Sadly, Hook, regularly a critic’s darling in Georgetown, is not worth any wait. The host gave me a smile as warm as Alaska, and the servers were no more affable. The seafood-centric menu is far too expensive, especially the usually reasonably priced fish tacos, and I was no more impressed by the heavy use of low-quality fish like tilapia. The barbeque bluefish lost focus amid its marinade, watermelon and jicama salsa, and jalapeno lime drizzle. Pastry chef Heather Chittum was recently eliminated from “Top Chef: Just Desserts,” and I agree with the judge’s decision: she’d certainly be eliminated all over again if they sampled her banal butterscotch pudding topped with meringue or the chalky, indistinguishable chocolate mousse sprinkled with sea salt. The desserts sounded great but the flavors were off, and the autopilot presentations—both desserts were served in identical, pointless tartlet shells—lacked pizzaz.
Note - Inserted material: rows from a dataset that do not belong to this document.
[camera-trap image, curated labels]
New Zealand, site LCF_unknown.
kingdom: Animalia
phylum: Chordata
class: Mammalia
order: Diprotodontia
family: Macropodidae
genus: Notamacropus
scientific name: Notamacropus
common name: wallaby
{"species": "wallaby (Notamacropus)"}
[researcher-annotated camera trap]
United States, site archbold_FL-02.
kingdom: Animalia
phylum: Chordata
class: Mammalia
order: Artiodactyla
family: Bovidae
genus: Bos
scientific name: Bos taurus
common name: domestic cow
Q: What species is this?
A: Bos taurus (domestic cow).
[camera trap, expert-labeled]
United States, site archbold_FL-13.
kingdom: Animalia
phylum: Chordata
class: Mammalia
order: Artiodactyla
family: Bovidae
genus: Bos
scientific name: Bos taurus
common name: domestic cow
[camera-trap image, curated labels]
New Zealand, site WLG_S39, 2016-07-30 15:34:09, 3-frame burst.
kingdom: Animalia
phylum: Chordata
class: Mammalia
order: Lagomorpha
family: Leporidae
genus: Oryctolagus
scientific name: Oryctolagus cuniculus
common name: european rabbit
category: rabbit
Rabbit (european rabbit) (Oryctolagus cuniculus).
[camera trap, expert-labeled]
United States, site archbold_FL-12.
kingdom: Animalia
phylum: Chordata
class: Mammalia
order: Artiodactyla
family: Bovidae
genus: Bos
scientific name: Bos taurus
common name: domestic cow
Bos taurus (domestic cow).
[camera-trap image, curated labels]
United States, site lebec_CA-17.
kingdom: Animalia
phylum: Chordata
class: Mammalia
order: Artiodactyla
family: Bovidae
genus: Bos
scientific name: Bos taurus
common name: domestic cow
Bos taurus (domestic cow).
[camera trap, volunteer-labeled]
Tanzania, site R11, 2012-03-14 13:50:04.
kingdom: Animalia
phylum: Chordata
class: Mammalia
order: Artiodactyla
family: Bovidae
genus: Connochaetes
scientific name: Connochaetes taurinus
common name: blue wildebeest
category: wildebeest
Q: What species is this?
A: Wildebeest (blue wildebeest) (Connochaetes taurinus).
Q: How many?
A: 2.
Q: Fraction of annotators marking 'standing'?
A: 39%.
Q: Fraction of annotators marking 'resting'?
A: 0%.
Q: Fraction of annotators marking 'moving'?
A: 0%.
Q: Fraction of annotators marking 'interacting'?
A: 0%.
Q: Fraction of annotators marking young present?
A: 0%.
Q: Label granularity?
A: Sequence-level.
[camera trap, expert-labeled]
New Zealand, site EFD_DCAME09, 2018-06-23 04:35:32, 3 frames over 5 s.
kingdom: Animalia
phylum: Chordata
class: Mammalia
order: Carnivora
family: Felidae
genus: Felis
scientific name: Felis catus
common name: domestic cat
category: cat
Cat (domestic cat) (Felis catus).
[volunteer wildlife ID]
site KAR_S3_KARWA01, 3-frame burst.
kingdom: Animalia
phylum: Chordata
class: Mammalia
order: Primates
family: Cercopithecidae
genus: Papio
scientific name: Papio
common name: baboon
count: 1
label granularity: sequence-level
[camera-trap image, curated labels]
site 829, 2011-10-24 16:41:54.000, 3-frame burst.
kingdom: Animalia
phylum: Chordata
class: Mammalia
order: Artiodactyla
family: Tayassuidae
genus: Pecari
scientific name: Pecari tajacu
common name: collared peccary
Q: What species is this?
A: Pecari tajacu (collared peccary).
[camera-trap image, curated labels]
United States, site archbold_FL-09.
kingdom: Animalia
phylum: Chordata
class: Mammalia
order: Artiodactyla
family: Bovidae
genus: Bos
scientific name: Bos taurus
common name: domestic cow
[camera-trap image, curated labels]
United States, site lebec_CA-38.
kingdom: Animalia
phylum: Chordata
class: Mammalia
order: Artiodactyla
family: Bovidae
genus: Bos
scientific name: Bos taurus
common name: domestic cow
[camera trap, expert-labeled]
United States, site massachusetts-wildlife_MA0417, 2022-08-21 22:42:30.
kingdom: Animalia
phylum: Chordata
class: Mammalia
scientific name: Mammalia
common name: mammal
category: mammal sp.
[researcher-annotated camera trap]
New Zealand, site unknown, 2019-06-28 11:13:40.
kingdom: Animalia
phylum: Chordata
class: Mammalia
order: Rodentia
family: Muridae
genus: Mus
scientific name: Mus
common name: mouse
Luckily, Hook is an anomaly in this restaurant-packed capital. Ben’s Chili Bowl, Jaleo, and Founding Farmers merely whetted my appetite: I wish I had more time to dine here than just three days. Perhaps Washington D.C.’s outstanding restaurant scene can inspire the lawmakers to solve the country’s maladies. All they need is to sit down with a good bowl of chili or share a few tasty tapas.